For patient, savvy investors looking for long term gains, Caterpillar (NYSE: CAT) is a very appealing stock for a variety of factors.
Caterpillar, a member of the Dow Jones Industrial Average (NYSE: DIA), is the world’s largest heavy equipment maker.
It is also a very volatile stock. The beta for Caterpillar is 1.65. That means that the share price for Caterpillar moves up and down nearly two-thirds as much as the stock market as a whole. There is nothing wrong with that: for investors, there is much to like about it, as a matter of fact.
Investors who wait patiently can pick up shares when it is on a temporary downswing.
There is no way to know if it will come back up, however. But Caterpillar is a great company. That is why it is a member of the Dow Jones Industrial Average. So investors should develop a measure to utilize as to when to buy stock in Caterpillar, or other volatile blue chips.
The dividend yield is a useful standard for this.

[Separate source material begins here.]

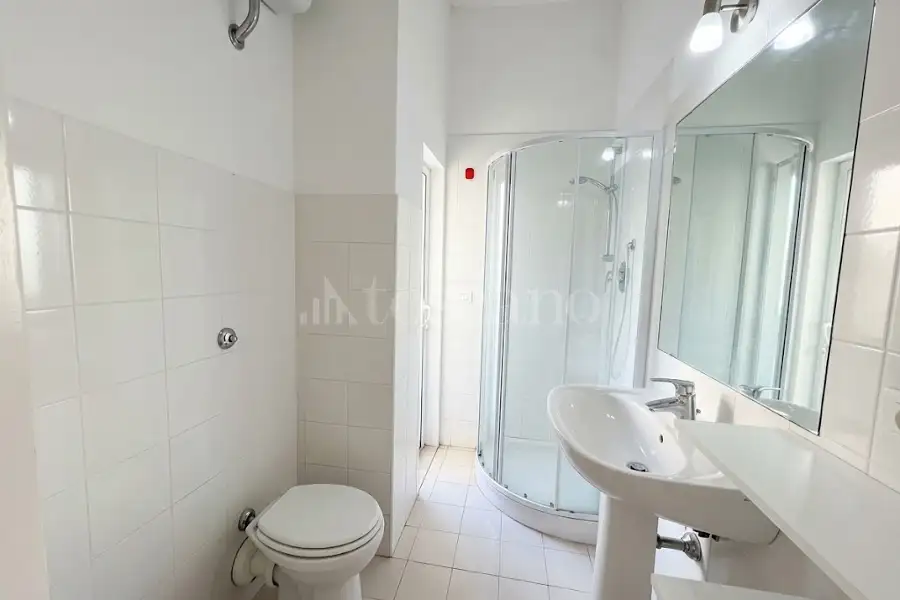 Casa in vendita di 110 mq a €389.000 (rif. 13/2026)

When a stock price falls, the dividend yield rises. At present, the dividend yield for Caterpillar is about 3 percent. That is around 50 percent higher than the average dividend yield for a member of the Standard & Poo’s 500 Index (NYSE: SPY). That good be a good target dividend yield for some investors. Others will obviously want a different dividend yield: that is all a matter of personal choice by an individual investor.
There is certainly ample movement in the stock price of Caterpillar, to be sure. Overall, Caterpillar is up nearly 6 percent for 2014 (chart below). But it is off for the last month, quarter, and six months of market action. That provides investors with the chance to buy when the stock price is low and the dividend yield is high, leading to rewarding total returns for Caterpillar over the long term.